Пешеход этот был Ваня, младший сын покойного рыбака Глеба Савинова. Солдатская шинель и пятнадцать лет, проведенные вне дома, конечно, много изменили его наружность; но при всем том трудно было обознаться: возмужалое, загоревшее лицо его отражало, как и прежде, простоту души, прямизну нрава и какое-то внутреннее достоинство – словом, он представлял все тот же благородный, откровенный, чистый тип славянского племени, который, как мы уже сказали, так часто встречается в нашем простонародье. Светлые, умные, хотя несколько задумчивые глаза Вани смотрели по-прежнему откровенно и приветливо.

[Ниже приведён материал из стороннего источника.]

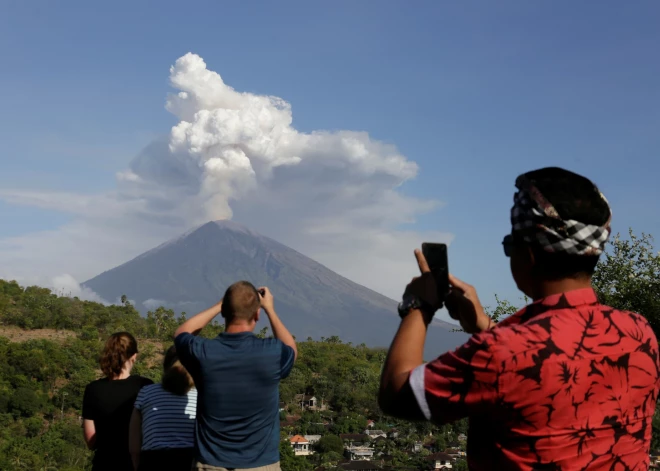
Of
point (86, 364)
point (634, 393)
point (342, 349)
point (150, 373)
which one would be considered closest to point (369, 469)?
point (150, 373)

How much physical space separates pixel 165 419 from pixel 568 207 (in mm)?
3820

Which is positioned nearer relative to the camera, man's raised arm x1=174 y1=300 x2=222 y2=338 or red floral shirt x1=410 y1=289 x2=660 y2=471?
red floral shirt x1=410 y1=289 x2=660 y2=471

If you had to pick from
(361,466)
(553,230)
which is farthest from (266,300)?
(361,466)

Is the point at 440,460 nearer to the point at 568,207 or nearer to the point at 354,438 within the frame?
the point at 354,438

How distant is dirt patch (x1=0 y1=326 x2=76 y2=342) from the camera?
72.1 metres

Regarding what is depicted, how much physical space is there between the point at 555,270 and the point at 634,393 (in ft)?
1.30

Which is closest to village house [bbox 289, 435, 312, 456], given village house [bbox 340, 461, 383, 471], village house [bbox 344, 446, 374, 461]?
village house [bbox 344, 446, 374, 461]

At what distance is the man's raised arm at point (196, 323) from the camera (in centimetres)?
452

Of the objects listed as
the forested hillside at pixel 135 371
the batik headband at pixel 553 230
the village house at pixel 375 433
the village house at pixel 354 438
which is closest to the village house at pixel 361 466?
the forested hillside at pixel 135 371

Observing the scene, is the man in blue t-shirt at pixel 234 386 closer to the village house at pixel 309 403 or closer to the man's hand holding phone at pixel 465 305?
the man's hand holding phone at pixel 465 305

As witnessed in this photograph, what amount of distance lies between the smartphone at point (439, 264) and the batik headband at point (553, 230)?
0.24 m

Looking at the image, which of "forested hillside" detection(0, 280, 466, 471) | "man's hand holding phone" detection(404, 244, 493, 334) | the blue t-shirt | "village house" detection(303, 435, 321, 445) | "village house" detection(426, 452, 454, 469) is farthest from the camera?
"village house" detection(303, 435, 321, 445)

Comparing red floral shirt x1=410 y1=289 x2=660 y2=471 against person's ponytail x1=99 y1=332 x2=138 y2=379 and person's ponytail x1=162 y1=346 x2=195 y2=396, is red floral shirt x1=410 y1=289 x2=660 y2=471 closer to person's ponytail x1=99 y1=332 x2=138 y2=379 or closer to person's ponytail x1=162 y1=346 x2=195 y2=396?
person's ponytail x1=162 y1=346 x2=195 y2=396

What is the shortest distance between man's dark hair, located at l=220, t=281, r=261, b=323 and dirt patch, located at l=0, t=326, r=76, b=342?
73.1 meters
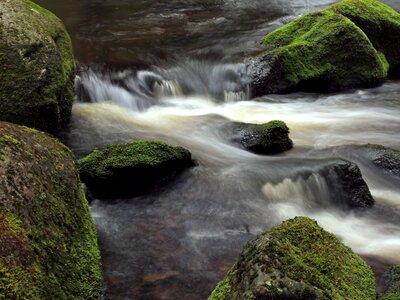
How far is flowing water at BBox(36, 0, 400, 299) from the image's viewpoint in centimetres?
496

Ваня пришел накануне в Сосновку. О смерти отца, матери и приемыша знал он уже давно. Ему известно также было о продаже родных изб и разъединении старших братьев, которые после ссоры неизвестно где проживали. Ему оставалось только проведать о том, живы ли Дуня и дедушка Кондратий. После отца и матери они были для него самыми близкими по сердцу людьми. Дедушка Кондратий все еще жив. Мало того: несмотря на свои восемьдесят девять лет, старик все еще не хотел даром есть хлеб, все еще трудился. Он нанялся в это лето караулить комаревский сад заодно с дочкой. Ваня спешил, следовательно, в Комарево.

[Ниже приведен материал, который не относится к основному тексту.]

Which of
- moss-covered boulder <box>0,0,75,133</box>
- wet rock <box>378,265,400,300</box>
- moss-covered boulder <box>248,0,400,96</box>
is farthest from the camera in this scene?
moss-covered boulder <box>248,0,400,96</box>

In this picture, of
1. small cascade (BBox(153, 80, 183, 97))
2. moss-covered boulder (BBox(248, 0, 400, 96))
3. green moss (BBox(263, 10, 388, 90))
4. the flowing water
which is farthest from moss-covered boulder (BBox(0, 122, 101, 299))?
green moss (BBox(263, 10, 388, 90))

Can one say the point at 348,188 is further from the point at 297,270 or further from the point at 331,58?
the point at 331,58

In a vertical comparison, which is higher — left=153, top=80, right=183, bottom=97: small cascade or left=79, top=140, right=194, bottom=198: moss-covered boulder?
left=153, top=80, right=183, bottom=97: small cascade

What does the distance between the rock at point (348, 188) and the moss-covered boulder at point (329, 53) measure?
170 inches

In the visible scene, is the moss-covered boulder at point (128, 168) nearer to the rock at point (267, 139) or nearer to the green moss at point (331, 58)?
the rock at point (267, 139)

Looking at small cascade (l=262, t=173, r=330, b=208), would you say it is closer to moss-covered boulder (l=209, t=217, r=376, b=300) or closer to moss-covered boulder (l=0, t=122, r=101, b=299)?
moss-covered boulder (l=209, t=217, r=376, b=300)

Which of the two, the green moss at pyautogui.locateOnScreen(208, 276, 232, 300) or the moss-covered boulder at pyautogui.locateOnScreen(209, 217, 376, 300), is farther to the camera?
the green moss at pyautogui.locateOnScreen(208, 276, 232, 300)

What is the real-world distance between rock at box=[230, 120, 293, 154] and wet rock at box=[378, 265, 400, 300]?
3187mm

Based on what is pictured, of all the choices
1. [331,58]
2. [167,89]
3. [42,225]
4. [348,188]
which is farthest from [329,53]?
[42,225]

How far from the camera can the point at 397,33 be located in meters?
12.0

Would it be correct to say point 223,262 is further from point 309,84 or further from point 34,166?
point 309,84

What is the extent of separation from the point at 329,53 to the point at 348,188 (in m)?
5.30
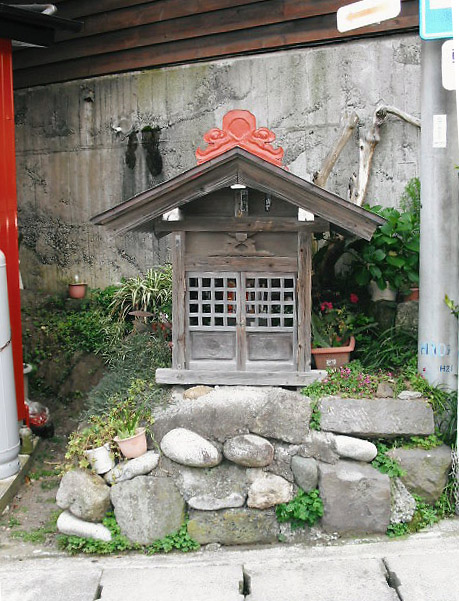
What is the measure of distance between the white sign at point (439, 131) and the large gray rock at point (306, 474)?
10.6ft

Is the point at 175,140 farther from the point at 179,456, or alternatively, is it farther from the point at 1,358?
the point at 179,456

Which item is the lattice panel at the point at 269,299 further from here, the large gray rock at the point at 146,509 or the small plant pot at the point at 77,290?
the small plant pot at the point at 77,290

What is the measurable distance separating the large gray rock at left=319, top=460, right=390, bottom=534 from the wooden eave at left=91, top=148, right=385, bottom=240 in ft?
7.31

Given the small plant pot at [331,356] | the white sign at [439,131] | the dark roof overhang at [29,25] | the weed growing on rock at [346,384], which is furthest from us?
the dark roof overhang at [29,25]

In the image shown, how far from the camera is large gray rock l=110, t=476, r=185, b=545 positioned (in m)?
5.80

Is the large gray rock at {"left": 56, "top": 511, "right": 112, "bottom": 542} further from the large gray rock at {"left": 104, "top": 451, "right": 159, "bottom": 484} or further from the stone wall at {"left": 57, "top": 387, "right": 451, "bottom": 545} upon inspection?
the large gray rock at {"left": 104, "top": 451, "right": 159, "bottom": 484}

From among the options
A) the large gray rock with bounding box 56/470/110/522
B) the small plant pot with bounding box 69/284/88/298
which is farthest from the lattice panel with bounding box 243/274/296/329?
the small plant pot with bounding box 69/284/88/298

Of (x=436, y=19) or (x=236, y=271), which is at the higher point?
(x=436, y=19)

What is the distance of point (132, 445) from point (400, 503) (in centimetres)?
248

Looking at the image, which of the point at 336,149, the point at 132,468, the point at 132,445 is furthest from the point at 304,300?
the point at 336,149

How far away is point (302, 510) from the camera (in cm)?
579

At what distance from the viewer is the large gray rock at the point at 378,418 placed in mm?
6086

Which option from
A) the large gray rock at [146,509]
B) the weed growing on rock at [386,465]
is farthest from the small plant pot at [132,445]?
the weed growing on rock at [386,465]

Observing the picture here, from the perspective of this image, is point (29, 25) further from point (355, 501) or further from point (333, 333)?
point (355, 501)
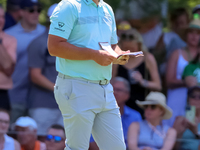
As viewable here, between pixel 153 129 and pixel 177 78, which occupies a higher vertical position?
pixel 177 78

По мере приближения к цели сердце его все сильней и сильней сдавливалось тем невыразимо тягостным волнением, какое приводится испытывать каждому в минуты, предшествующие свиданию после долгой разлуки. В поспешности человека, который бежит на свидание самое радостное, заключается, кажется, столько же желания скорее освободиться от этого тягостного волнения, сколько нетерпения обнять близких сердцу.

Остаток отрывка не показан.